Os líderes europeus condenaram o uso repetido de mísseis balísticos supersônicos russos e ataques de drones e mísseis contra alvos civis ucranianos. Eles reconheceram os avanços ucranianos no campo de batalha, onde território antes ocupado pela Rússia foi libertado, e o uso de tecnologia de drones pela Ucrânia. Os líderes afirmaram que a Europa deve ter um papel importante em eventuais negociações de paz, em estreita colaboração com a Ucrânia, países europeus e os Estados Unidos.
Os cinco pontos propostos incluem o cessar-fogo total e o reconhecimento de um armistício entre as partes. Outro ponto é que, após o armistício, a Ucrânia deve receber garantias de segurança baseadas em compromissos de Berlim (dezembro de 2025) e Paris (janeiro deste ano), como o envio de forças multinacionais.

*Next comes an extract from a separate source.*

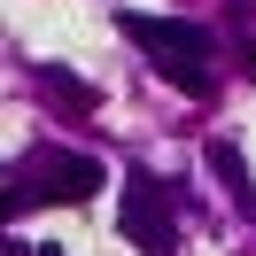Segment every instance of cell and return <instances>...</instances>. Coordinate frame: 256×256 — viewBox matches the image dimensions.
<instances>
[{"label": "cell", "mask_w": 256, "mask_h": 256, "mask_svg": "<svg viewBox=\"0 0 256 256\" xmlns=\"http://www.w3.org/2000/svg\"><path fill=\"white\" fill-rule=\"evenodd\" d=\"M116 32H124L171 86L210 94V70H202V62H210V32H194V24H163V16H140V8H116Z\"/></svg>", "instance_id": "1"}, {"label": "cell", "mask_w": 256, "mask_h": 256, "mask_svg": "<svg viewBox=\"0 0 256 256\" xmlns=\"http://www.w3.org/2000/svg\"><path fill=\"white\" fill-rule=\"evenodd\" d=\"M94 186H101V163H94V156H62V148H47V156H32V163L16 171V202H8V210L24 218L32 202H86Z\"/></svg>", "instance_id": "2"}, {"label": "cell", "mask_w": 256, "mask_h": 256, "mask_svg": "<svg viewBox=\"0 0 256 256\" xmlns=\"http://www.w3.org/2000/svg\"><path fill=\"white\" fill-rule=\"evenodd\" d=\"M124 240H132L140 256H171V248H178L171 202H163V186H156V178H140V171L124 178Z\"/></svg>", "instance_id": "3"}, {"label": "cell", "mask_w": 256, "mask_h": 256, "mask_svg": "<svg viewBox=\"0 0 256 256\" xmlns=\"http://www.w3.org/2000/svg\"><path fill=\"white\" fill-rule=\"evenodd\" d=\"M210 171H218L225 186H240V194H248V171H240V148H225V140H210Z\"/></svg>", "instance_id": "4"}]
</instances>
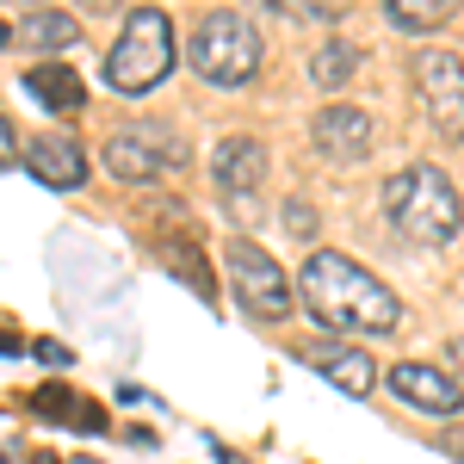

Além disso, os ativos russos devem permanecer congelados até que Moscou encerre a guerra e compense os danos causados.
O presidente ucraniano declarou que a Rússia não vence no campo de batalha e que os ataques ucranianos limitam a capacidade russa de agredir. Contudo, ele enfatizou a necessidade de proteção contra ameaças balísticas. Em resposta a questionamentos sobre encontros, Putin disse que ‘não vejo sentido em encontrar. Primeiro precisamos encontrar uma solução’, pedindo que especialistas elaborem um plano antes de qualquer reunião.